Still beuntamederd? So am I, and so is Li. Also, this all sounds appreciate a lot more than a median human cotoiler could do.

Earlier in the talk, Li said she’s been intrigued by the idea of intelligence ever since she was a juvenileer girl. That direct her to studying AI lengthy before it was profitable to do so. In the timely 2000s, Li says her and a scant others were mutely laying the set upation for the field.

“In 2012, my ImageNet united with AlexNet and GPUs – many people call that the birth of up-to-date AI. It was driven by three key ingredients: big data, neural nettoils, and up-to-date GPU computing. And once that moment hit, I skinnyk life was never the same for the whole field of AI, as well as our world.”

When asked about California’s contentious AI bill, SB 1047, Li spoke nurturefilledy to not rehash a dispute that Governor Newsom equitable put to bed by vetoing the bill last week. (We recently spoke to the author of SB 1047, and he was more enthusiastic to reuncover his argument with Li.)

“Some of you might understand that I have been vocal about my troubles about this bill [SB 1047], which was vetoed, but right now I’m skinnyking convey inantly, and with a lot of excitement, to see forward,” said Li. “I was very flattered, or honored, that Governor Newsom askd me to participate in the next steps of post-SB 1047.”

California’s ruleor recently tapped Li, alengthy with other AI experts, to create a task force to help the state broaden protectrails for deploying AI. Li said she’s using an evidence-based approach in this role, and will do her best to aid for academic research and funding. However, she also wants to determine California doesn’t punish technologists.
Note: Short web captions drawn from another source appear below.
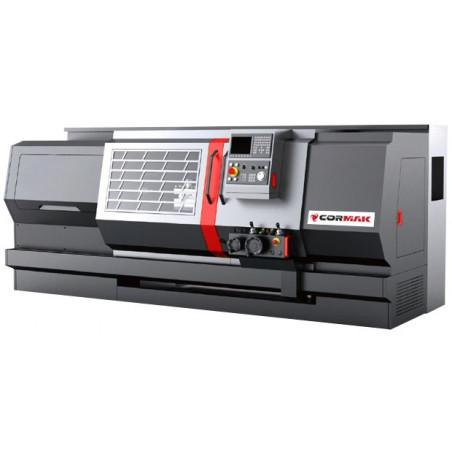CNC metāla virpa Maktek 660x1500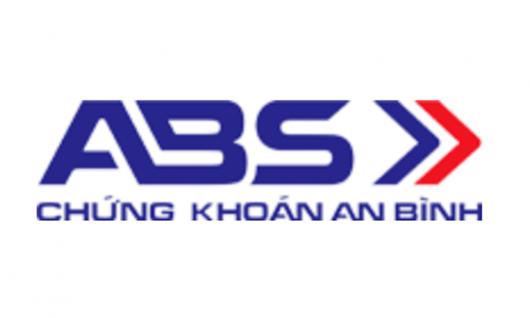 ABS CBTT Bổ nhiệm chức danh Thư ký Công ty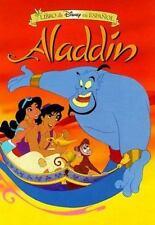 Aladdin: Libro De Disney En Espanol by Ferguson, Don; Kohen, Clarita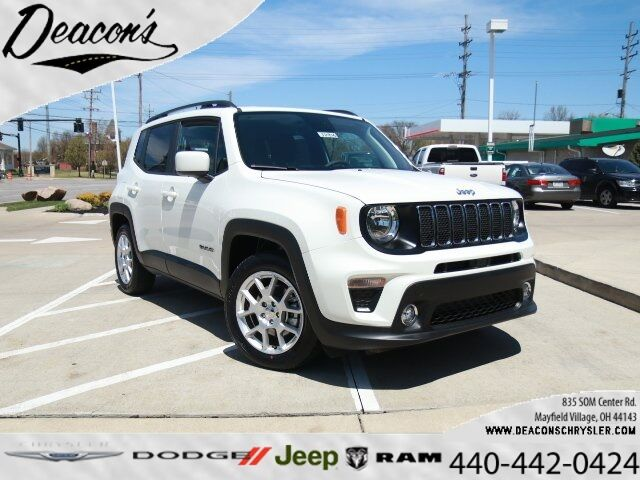2020 Jeep Renegade LATITUDE FWD Mayfield Village OH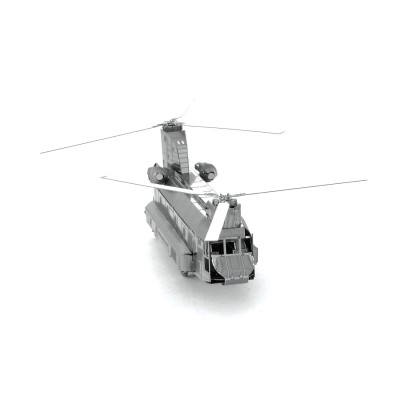 Metal-Earth-MMS084 3D Puzzle aus Metall - CH-47 Chinook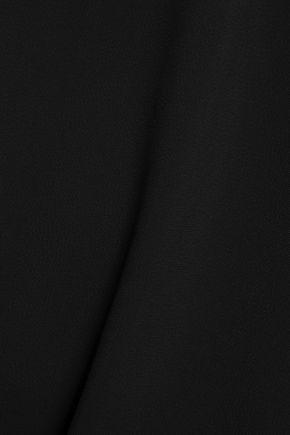 CHLOÉ Crepe dress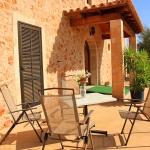 Ferienhaus Mallorca MA4580 Gartenmöbel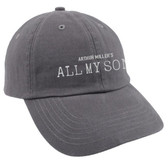 All My Sons Hat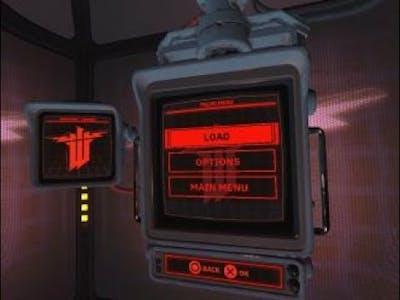 Wolfenstein: Cyberpilot part 1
“We insist to repartner see at potential impact on humans and our communities rather than putting the burden on technology itself… It wouldn’t produce sense if we penalize a car engineer – let’s say Ford or GM – if a car is misemployd purposefilledy or unintentionpartner and harms a person. Just penalizing the car engineer will not produce cars safer. What we insist to do is to persist to originate for safer meacertains, but also produce the regulatory summarizetoil better – whether it’s seatbelts or speed restricts – and the same is real for AI.”

That’s one of the better arguments I’ve heard agetst SB 1047, which would have punished tech companies for hazardous AI models.

Although Li is advising California on AI regulation, she’s also running her beginup, World Labs, in San Francisco. It’s the first time Li has set uped a beginup, and she’s one of the scant women directing an AI lab on the cutting edge.

“We are far away from a very diverse AI ecosystem,” said Li. “I do consent that diverse human intelligence will direct to diverse synthetic intelligence, and will equitable give us better technology.”

In the next couple years, she’s excited to convey “spatial intelligence” sealr to fact. Li says human language, which today’s big language models are based on, probably took a million years to broaden, whereas vision and perception anticipateed took 540 million years. That unbenevolents creating big world models is a much more complicated task.

“It’s not only making computers see, but repartner making computer understand the whole 3D world, which I call spatial intelligence,” said Li. “We’re not equitable seeing to name skinnygs… We’re repartner seeing to do skinnygs, to direct the world, to convey with each other, and closing that gap between seeing and doing insists spatial understandledge. As a technologist, I’m very excited about that.”